What the fuck. So my sister and I aren’t speaking any more due to her being a fucking psycho bitch, I blocked her from FB deleted/blocked people she knew from seeing things I post on FB. The one time I posted that she was crazy somehow she saw it. So my mom told me to now post my personal business on FB. Okay I get it. She doesn’t want everyone knowing what is going on in our family. Well, maybe I DO!

I’m sick of everyone of her friends thinking that I am a terrible person. They really have no idea the things my sister has done/ said to me and the rest of my family. I want everyone to know that she is a fucking bitch and a good for nothing failure of a decent person. So I saw her at college (Wow she’s actually doing something with her life after 15 years) and I posted on my Fb “I saw the Devil at college” One because I was scared shitless. I thought I got rid of the walking on eggshells of her living in my house. Now I have to tip toe around school?

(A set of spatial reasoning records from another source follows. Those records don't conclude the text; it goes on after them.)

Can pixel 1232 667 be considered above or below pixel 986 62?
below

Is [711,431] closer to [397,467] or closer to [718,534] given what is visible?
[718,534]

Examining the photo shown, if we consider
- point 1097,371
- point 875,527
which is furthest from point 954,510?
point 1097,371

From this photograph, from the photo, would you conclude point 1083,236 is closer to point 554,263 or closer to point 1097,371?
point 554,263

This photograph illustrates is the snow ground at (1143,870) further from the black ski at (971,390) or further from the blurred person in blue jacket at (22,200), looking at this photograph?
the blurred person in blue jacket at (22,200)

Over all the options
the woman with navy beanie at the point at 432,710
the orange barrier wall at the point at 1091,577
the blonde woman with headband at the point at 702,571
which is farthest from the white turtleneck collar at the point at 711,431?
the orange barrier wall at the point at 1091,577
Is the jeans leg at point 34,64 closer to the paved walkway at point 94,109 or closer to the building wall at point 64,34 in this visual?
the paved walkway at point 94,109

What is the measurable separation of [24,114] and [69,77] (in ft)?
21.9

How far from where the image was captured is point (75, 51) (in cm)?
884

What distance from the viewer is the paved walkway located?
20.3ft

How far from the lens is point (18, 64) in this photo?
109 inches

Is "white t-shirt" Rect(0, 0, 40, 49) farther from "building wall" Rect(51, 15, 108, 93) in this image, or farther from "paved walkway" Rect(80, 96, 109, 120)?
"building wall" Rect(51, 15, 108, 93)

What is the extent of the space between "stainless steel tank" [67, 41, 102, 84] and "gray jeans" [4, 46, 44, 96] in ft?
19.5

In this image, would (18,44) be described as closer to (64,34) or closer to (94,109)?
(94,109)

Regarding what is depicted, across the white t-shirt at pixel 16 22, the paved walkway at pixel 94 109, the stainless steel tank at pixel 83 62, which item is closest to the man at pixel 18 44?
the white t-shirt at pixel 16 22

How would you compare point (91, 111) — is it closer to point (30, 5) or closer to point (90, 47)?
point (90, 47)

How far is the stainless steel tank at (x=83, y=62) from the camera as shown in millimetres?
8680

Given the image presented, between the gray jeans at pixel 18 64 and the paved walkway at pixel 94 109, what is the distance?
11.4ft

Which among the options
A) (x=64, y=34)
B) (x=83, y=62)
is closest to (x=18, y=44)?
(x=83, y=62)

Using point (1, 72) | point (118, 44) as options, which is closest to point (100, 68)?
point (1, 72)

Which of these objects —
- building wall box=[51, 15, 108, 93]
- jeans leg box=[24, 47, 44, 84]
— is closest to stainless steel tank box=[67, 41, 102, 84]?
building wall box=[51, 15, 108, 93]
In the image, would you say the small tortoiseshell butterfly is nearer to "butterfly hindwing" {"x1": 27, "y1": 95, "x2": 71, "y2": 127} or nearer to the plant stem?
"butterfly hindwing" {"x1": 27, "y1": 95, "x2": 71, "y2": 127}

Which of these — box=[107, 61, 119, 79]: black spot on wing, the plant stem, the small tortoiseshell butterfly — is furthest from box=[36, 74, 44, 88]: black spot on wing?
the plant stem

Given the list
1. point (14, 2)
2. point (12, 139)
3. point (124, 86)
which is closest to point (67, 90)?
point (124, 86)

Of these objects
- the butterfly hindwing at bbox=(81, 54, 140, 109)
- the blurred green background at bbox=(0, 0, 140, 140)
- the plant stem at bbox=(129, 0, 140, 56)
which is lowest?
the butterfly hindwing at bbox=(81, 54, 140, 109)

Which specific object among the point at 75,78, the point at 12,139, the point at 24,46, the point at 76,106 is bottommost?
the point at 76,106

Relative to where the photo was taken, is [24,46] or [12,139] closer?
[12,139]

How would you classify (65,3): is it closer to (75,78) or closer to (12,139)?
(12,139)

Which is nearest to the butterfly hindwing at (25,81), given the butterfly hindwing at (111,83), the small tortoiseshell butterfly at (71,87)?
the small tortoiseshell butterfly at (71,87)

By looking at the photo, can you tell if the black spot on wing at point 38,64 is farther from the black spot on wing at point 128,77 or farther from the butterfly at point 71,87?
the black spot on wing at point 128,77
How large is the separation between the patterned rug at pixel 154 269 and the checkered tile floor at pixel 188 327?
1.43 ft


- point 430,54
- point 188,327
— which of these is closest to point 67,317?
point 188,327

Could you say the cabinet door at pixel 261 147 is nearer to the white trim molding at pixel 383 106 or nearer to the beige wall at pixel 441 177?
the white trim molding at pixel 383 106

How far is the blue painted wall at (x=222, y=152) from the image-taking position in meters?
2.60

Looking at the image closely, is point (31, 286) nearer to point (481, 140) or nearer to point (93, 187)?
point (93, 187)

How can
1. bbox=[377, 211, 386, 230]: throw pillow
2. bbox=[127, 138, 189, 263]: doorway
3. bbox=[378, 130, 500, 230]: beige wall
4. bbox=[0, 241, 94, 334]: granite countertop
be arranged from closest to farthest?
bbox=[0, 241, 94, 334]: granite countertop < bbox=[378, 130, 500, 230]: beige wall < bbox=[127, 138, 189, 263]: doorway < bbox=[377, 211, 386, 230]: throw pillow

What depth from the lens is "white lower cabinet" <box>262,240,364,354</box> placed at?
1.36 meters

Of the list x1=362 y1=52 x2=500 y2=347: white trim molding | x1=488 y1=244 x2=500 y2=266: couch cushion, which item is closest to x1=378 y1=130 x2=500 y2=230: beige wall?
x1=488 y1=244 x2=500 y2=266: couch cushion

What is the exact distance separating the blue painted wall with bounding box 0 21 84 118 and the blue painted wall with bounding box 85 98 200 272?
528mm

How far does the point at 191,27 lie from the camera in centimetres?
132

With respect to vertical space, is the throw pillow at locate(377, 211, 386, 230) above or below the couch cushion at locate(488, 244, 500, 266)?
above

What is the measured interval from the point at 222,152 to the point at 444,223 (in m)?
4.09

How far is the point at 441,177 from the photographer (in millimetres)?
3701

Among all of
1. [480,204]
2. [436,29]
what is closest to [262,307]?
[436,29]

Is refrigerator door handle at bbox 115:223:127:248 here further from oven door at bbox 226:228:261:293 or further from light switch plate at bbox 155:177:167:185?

It’s fucking bullshit. I hate feeling this way and no one knows that I do. I want everyone to know the she is a piece of shit. I hate her so much. My mind may change because she IS my sister. But nothing will ever take away all of the shit she has said/done to me in the past few months. It’s not MY fault my sister is being a fucking creep and checking my Fb somehow? That is fucking obsessive on her part. I’m pretty sure it was one of my other family members that told her or my brothers gf. So I am just deleting anyone that may be in contact with her because she is fucking ridiculous. 

And I got pissed off at my mom yelling at me for posting how I feel, and I punched the wall and my knuckles are bleeding and sore. Fuck her.